それでも、結局ヒッチハイクで50日間オーストラリアを旅することになった。途中、色々な人に助けられた。オーストラリア人の家に泊めてもらったこともある。カンガルーハンターの家に知らずに泊まって、カンガルーのシューティングもさせてもらった。エアーズロックでは、シドニーを別々に発った仲間と出会うことができた。



思わぬアクシデントもあった。ゴールドコーストで、泳いでいる間に全財産を盗まれ、一文無しになってしまったのである。ビーチサンダルまで盗まれ、かろうじて残ったのは自分が履いている海水パンツ1枚。しばらく呆然として立ち尽くしたが、ヒッチハイクの旅ですっかりたくましくなった田舎青年は、こう考えた。
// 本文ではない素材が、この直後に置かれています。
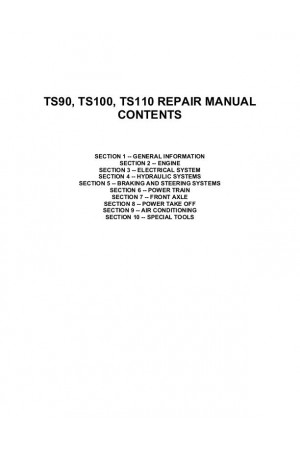 New Holland TS100, TS110, TS115, TS90 Service Manual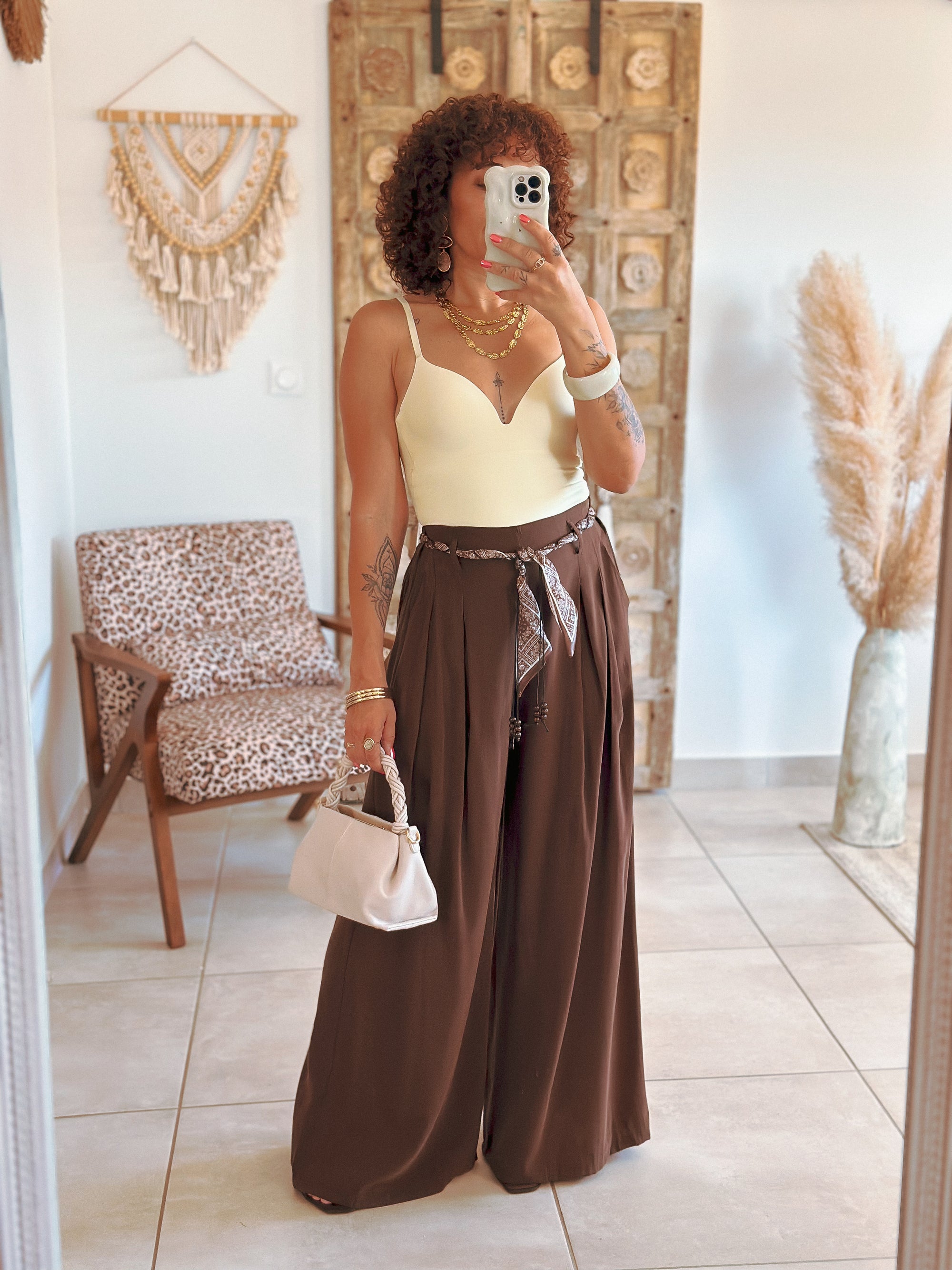 Pantalon Naïa - Palazzo chocolat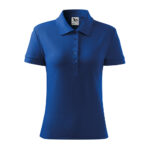Tricou polo bumbac dama Cotton, Albastru Royal - imagine 2
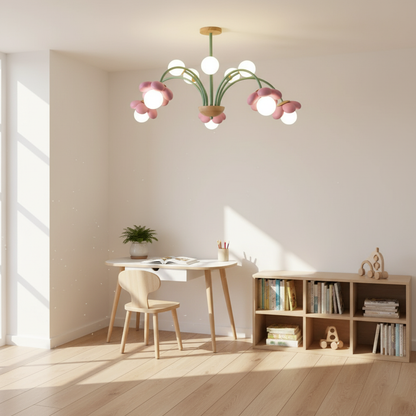 Elodie Sika Flower Chandelier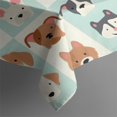 thumbnail image 3 of Lovely Dog Breeds Rectangle Tablecloth 60"x102",Waterproof Polyester Rectangle Table Cloth, Wipeable Spillproof Polyester Tablecloth for Dining, Camping, Indoor and Outdoor, 3 of 6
「ゴールドコーストからシドニーまでは約900キロ。ヒッチハイクで3日あれば着ける。夜は野宿。食い物は3日間くらいなら食べなくてもなんとかなるだろう。シドニーにさえ着いたら何とかなる」。
途中、なかなか車が止まってくれないため、近くを走っている列車に飛び乗った。見つかって駅員に降ろされたが、失うものが何もない人間は怖いものもない。



 『人間なんとかなる』。



私は、これをアタマではなく体で覚えた。八方ふさがりでも必ずなんとかなる。何とかならないのは、本当に何とかしなければならない状況にまで、まだ、追い詰められていないのかも知れないのだ。
「自分探しの旅」などという言葉がある。今までの旅が自分探しの旅かどうかは分からない。ただ、私の人生において、オーストラリアの旅は私に大きな自信を与えてくれた。
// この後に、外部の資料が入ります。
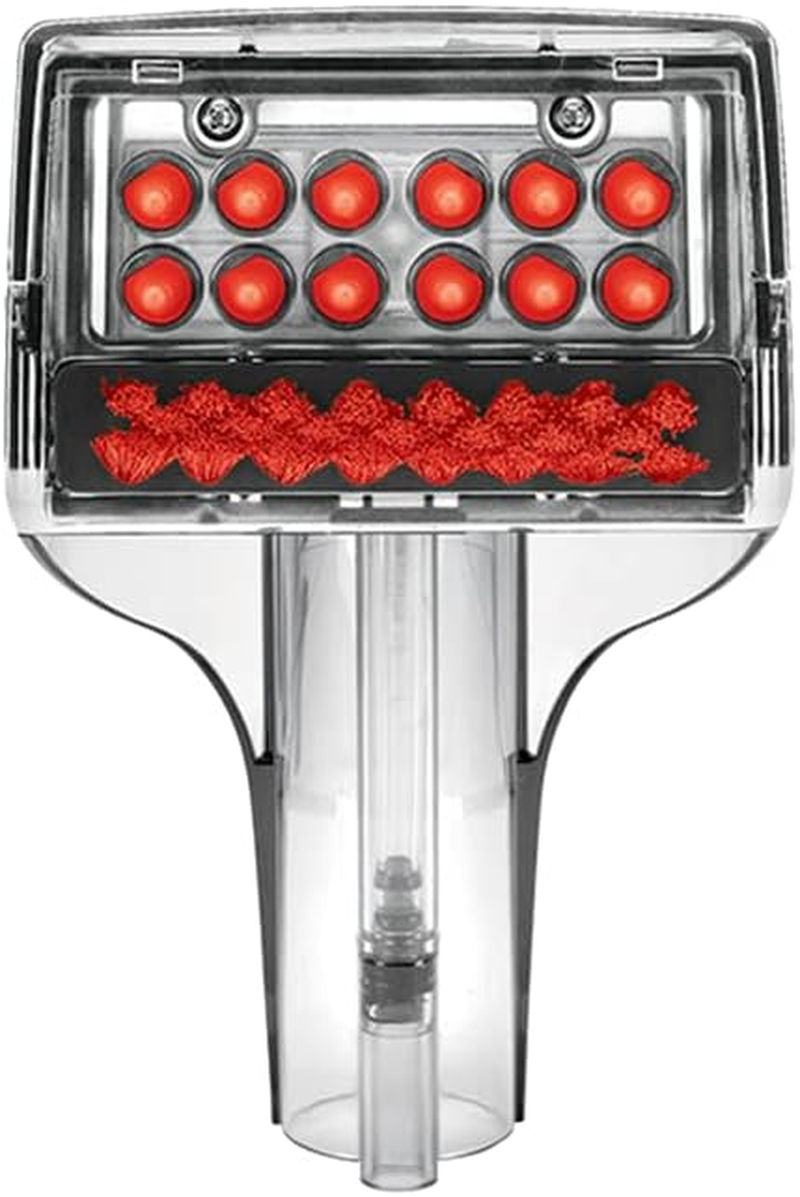 Bissell Deep Reach Tool, for Spotclean Portable Carpet Cleaners, Spotclean Accessory, Remove Built-In Stains, for Carpet, Upholstery, Car Interiors, Stairs, Black/Red, 2367 image number 4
帰国後も、私は何度かバックパックを背負って旅に出た。あの時のハラハラ・ドキドキ感が時々無性に味わいたくなるのである。ピラミッドを見にエジプトへ、オーロラを見にアラスカへと、数カ国を旅して回った。35歳の時には、三蔵法師が通った道を辿ってシルクロードからインドへ「悟り」を開く旅に出た。そして、これで「旅」は終わりにした。悟りは開けなかったが、ある答えにたどり着いたからだ! それは、「世の中、嫌なことやつらいことは避けて通れない。ならばそれを避けて通らない」ということである。楽しいことはそのまま楽しく経験しよう。そして嫌なことやつらいことも経験して、もがき苦しもう。その経験が自分を成長させ、大切な経験となるからだ。その経験を乗り越え、解決していくことが出来れば、嫌なことが少しずつ嫌で無くなっていく。もし、乗り越えられなくても、人の痛みが分かる人間になる。人間は楽しいことも嫌なこともつらいこともどれだけ経験しているかで、その人の価値が決まるのだ。
こうした信念をもって人生に向かえるようになったのも、ワーキング・ホリデーでの「旅」の原点があったからこそだと思う。
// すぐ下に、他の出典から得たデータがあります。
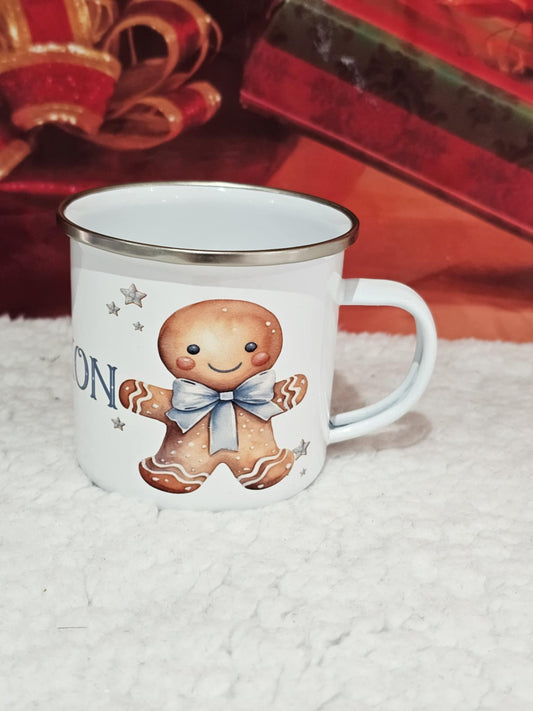 Personalised Christmas Gingerbread Family Mug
「清水の舞台から飛び降りた」九州の田舎青年は、現在、東京で会社を経営している。気がつけば、あの当時オーストラリアで一緒だった仲間達が会社を経営していたり、上場会社の役員だったりしている。今も時々この仲間と飲みに行くことがあるが、楽しいことも嫌なこともそれぞれ経験してきた奴らとは、飲んでいても楽しいのである。